None of it might work for you out of the box, but, worked for me most of the times. most of the observations aren’t my intuitions, but, learned from various resources I have gone through.

Embedding Dimension

If you are trying to create your own vectors for words(anything), the dimension of embedding is slightly tricker to finalize on and it is confusing to know what might work and what might not. This particular drafted formula worked for me most of the scenarios.

the dimension of embedding to use: 4th root of total words(Dictionary of your content)

Output Feature Map Resolution

In image classification scenario, if you are planning to build your own network, my observation on various networks says, the resolution of your final feature map should be

the spatial resolution of final feature map= 1/34th of original image resolution (image classification)

The same observation on semantic segmentation has a slightly different variation of the formula

the spatial resolution of the encoder output feature map = 1/16th of original image resolution (semantic segmentation)

The Learning Rate

The biggest talking point, the learning rate, I don’t have a solid formula around it, but, the rough idea is to start high and reduce as you go ahead further, if you are starting from your own randomly initialised weights, then, make it high and move it around, if the weights are initialised from a pre-training network, then keep it slightly low and keep reducing as per your validation score or various formulae around it.

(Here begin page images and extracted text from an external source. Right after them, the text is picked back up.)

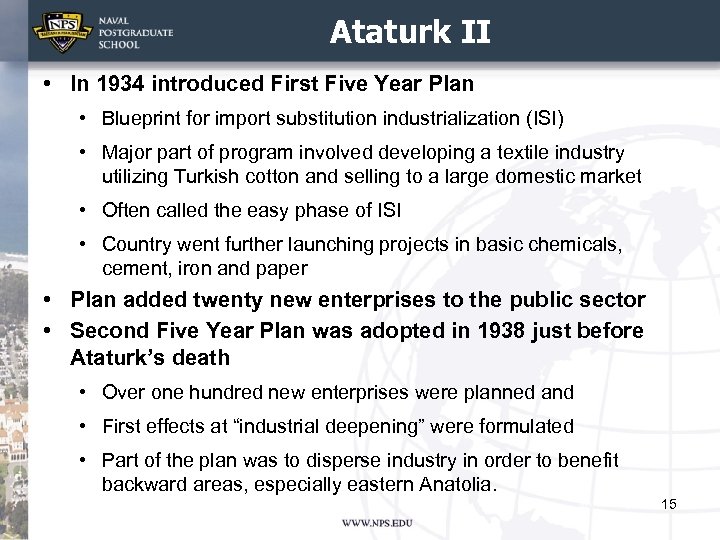 NPS

NAVAL POSTGRADUATE SCHOOL

Ataturk II

• In 1934 introduced First Five Year Plan
  • Blueprint for import substitution industrialization (ISI)
  • Major part of program involved developing a textile industry utilizing Turkish cotton and selling to a large domestic market
  • Often called the easy phase of ISI
  • Country went further launching projects in basic chemicals, cement, iron and paper
• Plan added twenty new enterprises to the public sector
• Second Five Year Plan was adopted in 1938 just before Ataturk's death
  • Over one hundred new enterprises were planned and
  • First effects at "industrial deepening" were formulated
  • Part of the plan was to disperse industry in order to benefit backward areas, especially eastern Anatolia.

15

WWW.NPS.EDU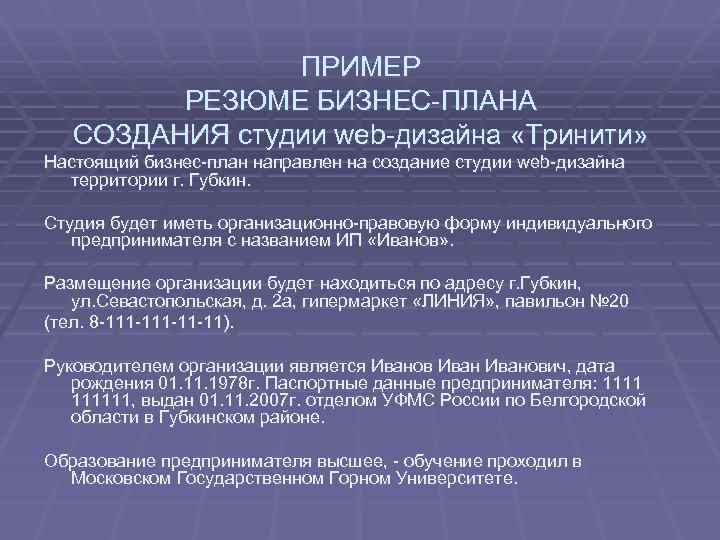 ПРИМЕР
РЕЗЮМЕ БИЗНЕС-ПЛАНА
СОЗДАНИЯ студии web-дизайна «Тринити»

Настоящий бизнес-план направлен на создание студии web-дизайна территории г. Губкин.

Студия будет иметь организационно-правовую форму индивидуального предпринимателя с названием ИП «Иванов».

Размещение организации будет находиться по адресу г.Губкин, ул.Севастопольская, д. 2а, гипермаркет «ЛИНИЯ», павильон №20
(тел. 8-111-111-11-11).

Руководителем организации является Иванов Иван Иванович, дата рождения 01.11.1978г. Паспортные данные предпринимателя: 1111 111111, выдан 01.11.2007г. отделом УФМС России по Белгородской области в Губкинском районе.

Образование предпринимателя высшее, - обучение проходил в Московском Государственном Горном Университете.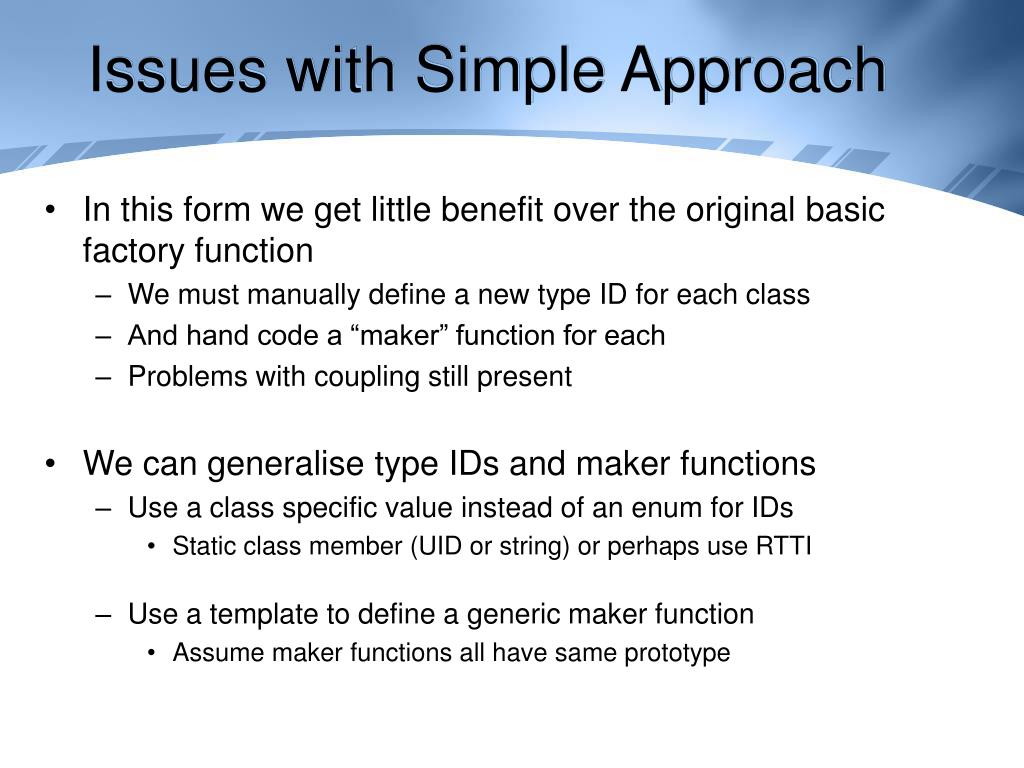 Issues with Simple Approach

• In this form we get little benefit over the original basic factory function
– We must manually define a new type ID for each class
– And hand code a “maker” function for each
– Problems with coupling still present

• We can generalise type IDs and maker functions
– Use a class specific value instead of an enum for IDs
• Static class member (UID or string) or perhaps use RTTI

– Use a template to define a generic maker function
• Assume maker functions all have same prototype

The formula is, always reduce the learning rate as your training progresses

Weight initialisation


Always Initialise with pre trained network weights (Imagenet or anything else)The problems with randomly initialised weights are worse than anyone can handle from the resources point of view.

LSTM ForgetGate

LSTMS: initialise the forget gate biases to higher values, if not it just acts as a sigmoid of your input(when the initialised weights end up being small) (Most of the major libraries do it by default now)

Dropout

A hard yes (always should be used)

BatchNormalisation:

Yes! (The paper says, co-variance shift, I say, it is better and faster during training phase)

Data preprocessing

Zero mean and unit variance ( most of the pre-trained networks you see use this and it works)

Mini batch size

32–128 works better (higher batch size than this might not yield better results most of the times) even the lower batch size is good enough, but, might take a longer time to compress

An Ensemble Of Models

Yes!, and is mostly better than a single model. Make this decision based on the complexity of the problem.

These are the few things, I can think, as of now. I will keep updating this, as and when I get to know more. And I say again, these are just a few techniques, which worked for me, might or might not work for you. But, this has been the format for most of the successful previous pre-trained networks.